-------- Page text

The report said India’s remittances fell by just 0.2% in 2020, with much of the decline due to a 17% drop in remittances from the United Arab Emirates
India received over $83 billion in remittances in 2020, a drop of just 0.2% from the previous year, despite a pandemic that devastated the world economy, according to a World Bank report.
China, which received $59.5 billion in remittances in 2020 against $68.3 billion the previous year, is a distant second in terms of global remittances for the year gone by, as per the latest World Bank data released on Wednesday.
In 2019, India had received $83.3 billion in remittances.
The report said India’s remittances fell by just 0.2% in 2020, with much of the decline due to a 17% drop in remittances from the United Arab Emirates, which offset resilient flows from the United States and other host countries.
India and China are followed by Mexico ($42.8 billion), the Philippines ($34.9 billion), Egypt ($29.6 billion), Pakistan ($26 billion), France ($24.4 billion) and Bangladesh ($21 billion), it showed.
In neighbouring Pakistan, remittances rose by about 17%, with the biggest growth coming from Saudi Arabia, followed by the European Union countries and the United Arab Emirates.
In Bangladesh, remittances also showed a brisk uptick in 2020 (18.4%), and Sri Lanka witnessed remittance growth of 5.8%.

----------------
-------- Data under study

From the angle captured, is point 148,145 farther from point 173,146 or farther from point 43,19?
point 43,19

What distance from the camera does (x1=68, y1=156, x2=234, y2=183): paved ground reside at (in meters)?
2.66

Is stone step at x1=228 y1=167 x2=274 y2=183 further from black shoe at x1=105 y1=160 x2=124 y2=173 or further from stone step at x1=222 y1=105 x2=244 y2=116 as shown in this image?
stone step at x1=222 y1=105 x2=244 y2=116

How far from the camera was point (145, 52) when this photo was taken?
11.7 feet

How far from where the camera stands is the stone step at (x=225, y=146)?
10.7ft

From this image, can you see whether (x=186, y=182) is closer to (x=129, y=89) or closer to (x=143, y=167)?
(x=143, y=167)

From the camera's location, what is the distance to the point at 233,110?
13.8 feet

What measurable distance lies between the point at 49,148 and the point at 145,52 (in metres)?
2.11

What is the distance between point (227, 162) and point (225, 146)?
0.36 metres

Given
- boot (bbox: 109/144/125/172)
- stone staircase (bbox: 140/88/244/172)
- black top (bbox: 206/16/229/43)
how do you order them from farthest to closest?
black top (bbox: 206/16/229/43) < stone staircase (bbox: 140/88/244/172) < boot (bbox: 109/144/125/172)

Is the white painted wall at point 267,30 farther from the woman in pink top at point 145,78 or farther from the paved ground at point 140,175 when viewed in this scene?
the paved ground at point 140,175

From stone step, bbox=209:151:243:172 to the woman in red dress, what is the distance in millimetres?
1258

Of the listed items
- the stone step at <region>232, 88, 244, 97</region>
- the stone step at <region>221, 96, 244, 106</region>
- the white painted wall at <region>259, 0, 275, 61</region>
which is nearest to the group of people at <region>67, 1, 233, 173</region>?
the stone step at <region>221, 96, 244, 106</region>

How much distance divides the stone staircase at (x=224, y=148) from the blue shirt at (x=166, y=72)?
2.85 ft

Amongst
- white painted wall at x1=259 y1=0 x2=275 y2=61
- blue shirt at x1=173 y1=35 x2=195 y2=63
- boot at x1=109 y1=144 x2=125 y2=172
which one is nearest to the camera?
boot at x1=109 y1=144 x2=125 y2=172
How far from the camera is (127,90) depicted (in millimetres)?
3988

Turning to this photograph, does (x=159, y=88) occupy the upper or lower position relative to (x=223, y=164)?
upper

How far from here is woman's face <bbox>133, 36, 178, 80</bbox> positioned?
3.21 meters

----------------
-------- Data under study

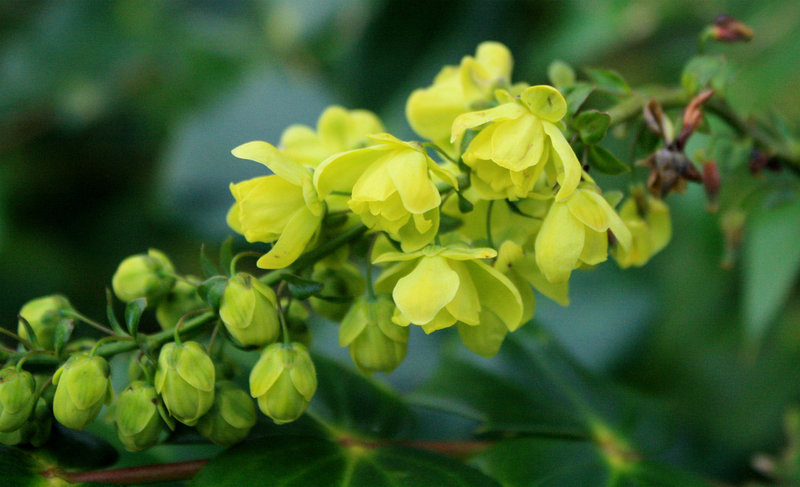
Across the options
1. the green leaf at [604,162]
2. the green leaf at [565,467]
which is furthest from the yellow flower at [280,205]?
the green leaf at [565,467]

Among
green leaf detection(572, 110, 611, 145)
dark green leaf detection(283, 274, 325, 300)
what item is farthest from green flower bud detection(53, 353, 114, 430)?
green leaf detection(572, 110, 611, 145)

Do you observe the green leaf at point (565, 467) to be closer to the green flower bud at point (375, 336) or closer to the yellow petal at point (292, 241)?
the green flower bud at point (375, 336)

----------------

#### Assigned task:
Continue the article on 2020 remittance flows to India and other countries, picking up after its final sentence about Bangladesh and Sri Lanka.

#### Output for this exercise:
In contrast, remittances to Nepal fell by about 2%, reflecting a 17% decline in the first quarter of 2020.
The World Bank, in its latest Migration and Development Brief, said despite COVID-19, remittance flows remained resilient in 2020, registering a smaller decline than previously projected.
Officially recorded remittance flows to low- and middle-income countries reached $540 billion in 2020, just 1.6% below the 2019 total of $548 billion.
“As COVID-19 still devastates families around the world, remittances continue to provide a critical lifeline for the poor and vulnerable,” said Michal Rutkowski, Global Director of the Social Protection and Jobs Global Practice at the World Bank.
“Supportive policy responses, together with national social protection systems, should continue to be inclusive of all communities, including migrants,” Mr. Rutkowski added.
Remittance inflows rose in Latin America and the Caribbean (6.5%), South Asia (5.2%) and the Middle East and North Africa (2.3%).
However, it fell for East Asia and the Pacific (7.9%), for Europe and Central Asia (9.7%), and for Sub-Saharan Africa (12.5%), the report showed.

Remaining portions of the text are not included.